IMG_20130105_193701_654.jpg



__ jkc64
__ Jan 5, 2013


----------



## mneeley490 (Jan 5, 2013)

Nice price. I love turkey; I'm like the dad in _Christmas Story._

We have a couple chains up here that are owned by Kroger. I guess I'll have to check them out tomorrow.


----------



## michael ark (Jan 5, 2013)

I'm Going in the moring. Thanks for the heads up!


----------



## shannon127 (Jan 16, 2013)

Awesome deal


----------



## linguica (Jan 16, 2013)

A smoked turkey and fixins are good any time of year.


----------



## venture (Jan 16, 2013)

Not a turkey fan here, so you guys get all over that one.

I buy a lot at local Kroger stores, but they go by a different name here.

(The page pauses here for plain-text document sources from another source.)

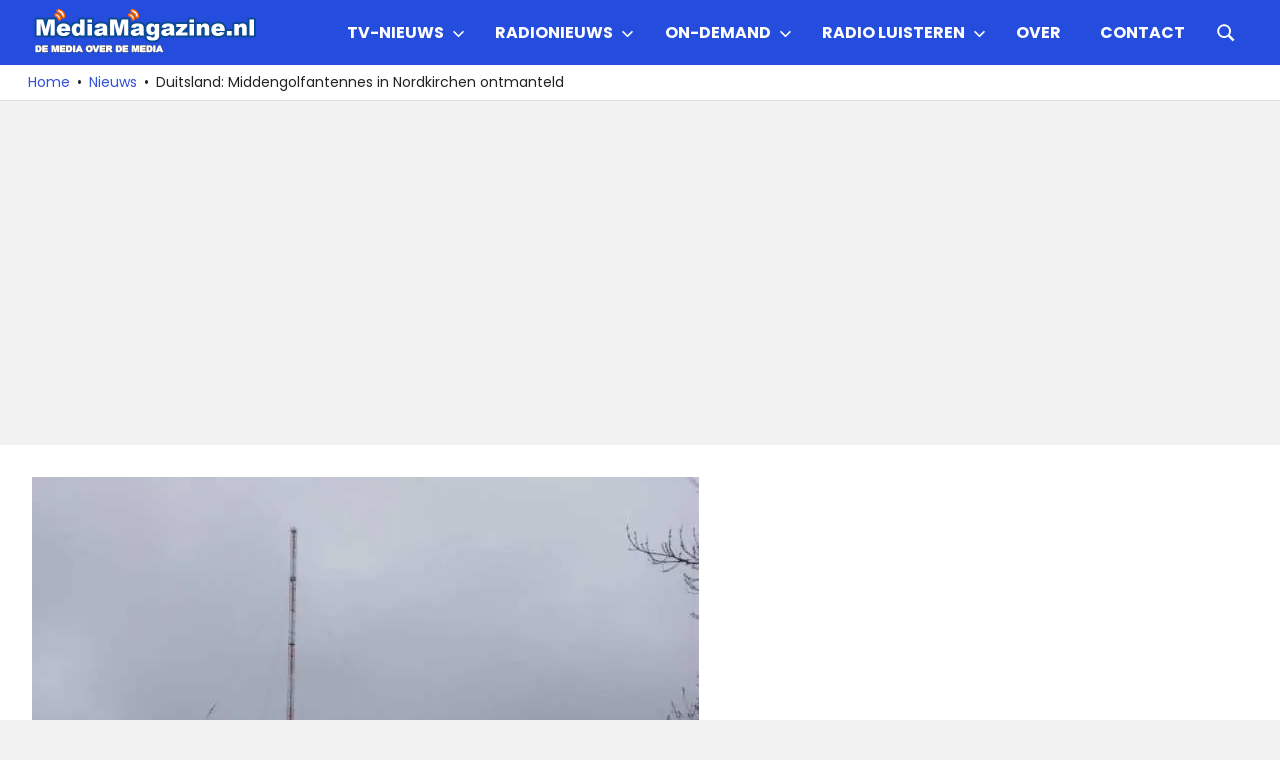

--- FILE ---
content_type: text/html; charset=utf-8
request_url: https://www.google.com/recaptcha/api2/aframe
body_size: 267
content:
<!DOCTYPE HTML><html><head><meta http-equiv="content-type" content="text/html; charset=UTF-8"></head><body><script nonce="jGr65eNIPdv9rMXbUnyKcw">/** Anti-fraud and anti-abuse applications only. See google.com/recaptcha */ try{var clients={'sodar':'https://pagead2.googlesyndication.com/pagead/sodar?'};window.addEventListener("message",function(a){try{if(a.source===window.parent){var b=JSON.parse(a.data);var c=clients[b['id']];if(c){var d=document.createElement('img');d.src=c+b['params']+'&rc='+(localStorage.getItem("rc::a")?sessionStorage.getItem("rc::b"):"");window.document.body.appendChild(d);sessionStorage.setItem("rc::e",parseInt(sessionStorage.getItem("rc::e")||0)+1);localStorage.setItem("rc::h",'1768943788548');}}}catch(b){}});window.parent.postMessage("_grecaptcha_ready", "*");}catch(b){}</script></body></html>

One thing I won't buy there is their store brand chicken parts.  Tried that once and got rancid chicken.  My guess it was chicken on sale because it had been frozen way too long before they purchased it at a bargain price.

Your mileage might vary.

Good luck and good smoking.


----------



## jkc64 (Jan 16, 2013)

Venture said:


> Not a turkey fan here, so you guys get all over that one.
> 
> I buy a lot at local Kroger stores, but they go by a different name here.
> 
> ...


Yea , i'm on that bought some "value brand" and got rubber chicken. Didn't matter how we trird to cook it for long or what we did it was rubbery, returned it for a refund. Haven't bought any of that kind since.


----------



## dward51 (Jan 16, 2013)

I'll check my local Kroger in the morning. Thanks for the tip.


----------



## mneeley490 (Jan 17, 2013)

I checked both my Kroger-owned stores. Zip. Must have been a regional sale.


----------



## frosty (Jan 19, 2013)

Nothing in Houston ath the Kroger where I shop!  I am jealous of your success.


----------



## dward51 (Jan 19, 2013)

Same here.  But for those who did find the sale, great find!!


----------